Remember the sweets in a jar? This is where that actually happens.

The model doesn’t start from scratch. It opens with a base guess, usually just the average points of every player in the training set. Something like: “I’ll say 2 points for everyone.” Wildly wrong, obviously, but it’s a starting point.

From there, it asks a simple question: “What did I miss?” It builds a small decision tree to predict its own mistakes. Something like: if a player played more than 60 minutes against a weak side, I was probably too low. It adds that correction to its base guess, then immediately looks at the new gap. Then it builds another tree to fix that. Then another. Then another.

Each tree is deliberately shallow and deliberately humble — scaled down by a learning rate so no single rule gets to throw its weight around. The idea is patience. Small steps, stacked up, compounded over hundreds of rounds. By tree 500, the model has assembled something genuinely complex out of individually simple pieces: a map of subtle interactions that no one wrote down, that no one designed, that just emerged from enough reps. The kind of thing where it quietly learned that away games against elite defences are where mid-table attackers go to die.

Results

There are two main things we’re looking for: feature weights and the MAE (mean absolute error). During training, models adjust how much weight they put into each feature to guide their predictions. The MAE then tells us how far off those predictions were.

Here’s where our model puts its weight:

Rank Feature Gain
1 ict_index_form 154.8
2 form 67.5
3 ppg 56.1
4 is_home 48.6
5 position_DEF 47.2
6 elo_against 46.6
7 is_set_piece_taker 45.7
8 position_MID 44.8
9 elo_for 43.3
10 position_GKP 39.5


ICT index is #1. form and ppg come in at 2 and 3. Turns out the folks at FPL know what they’re doing. ICT index is our strongest single signal, which makes sense: recent attacking involvement helps predict future points.
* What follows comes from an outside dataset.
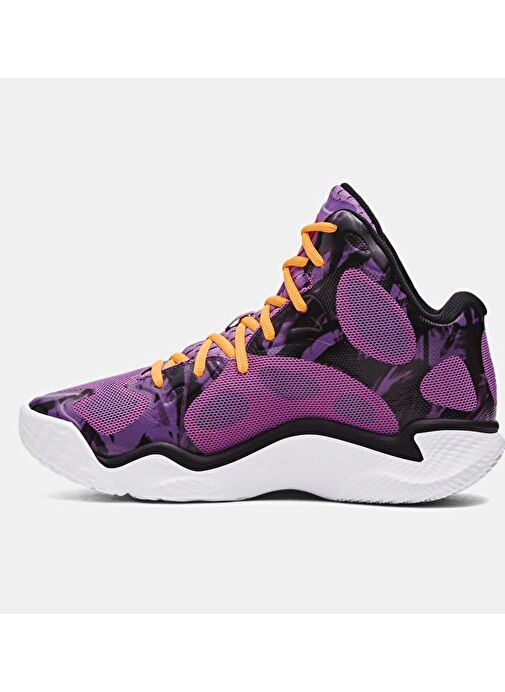 Under Armour Under Armour Mor Unisex Curry Spawn FloTro Basketbol Ayakkabısı 3027372-500 Basketbol Ayakkabıları | Boyner Mor - 3. görsel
Position is pulling its weight. position_DEF, position_MID, and position_GKP all appear in the top 10. The model is picking up on the fact that defenders and keepers score very differently from midfielders and forwards — and it’s learned to care about it.

is_home and is_set_piece_taker register strongly. Home advantage and set piece responsibility are well-established FPL factors, so seeing them surface is a sign the model is healthy.

Elo ratings matter, but cost doesn’t. elo_against and elo_for both sit in the top 10, so opponent and team strength remain reliable signals. Surprisingly, cost does not appear on the table. This suggests that once you account for form, position, and fixture context, price isn’t adding much on top.

So those are the levers it’s pulling. But how well does it actually perform? The model lands at Val MAE: 1.625 and Test MAE: 1.559 — on average, about one and a half points off the real result. Here’s how that compares to two simple baselines:

Predictor Val MAE Test MAE
Predict global mean (1.87 pts) 1.934 1.902
Predict per-player historical mean 1.677 1.702
XGBoost model 1.625 1.559


Good news and bad news. The good news is, it beat both baselines. The bad news is it only barely beat them — particularly the per-player mean, which requires zero ML. The root cause is the points distribution: 80% of rows score 0–2 pts, only 10% score 6+. Any model learns to predict low for everyone, which gives decent MAE but is useless for FPL where you only care about identifying the 10% who have a big week. The fix? Better features.

So, I just spent the last 3 evenings building my robot to tell me exactly what the pub down the street has known forever. Great.

What Comes Next

The gaps are real. The model still doesn’t know if a player is injured or if their team is likely to keep a clean sheet, two things any FPL manager checks before making a transfer. Until that historical data gets backfilled, it’s making decisions with one hand tied behind its back.

But I still feel like a proud parent. This is what football dads must feel on the touchline, watching their kid do something clever for the first time — a little surprise, a little pride, and the quiet hope that one day they might teach you a thing or two.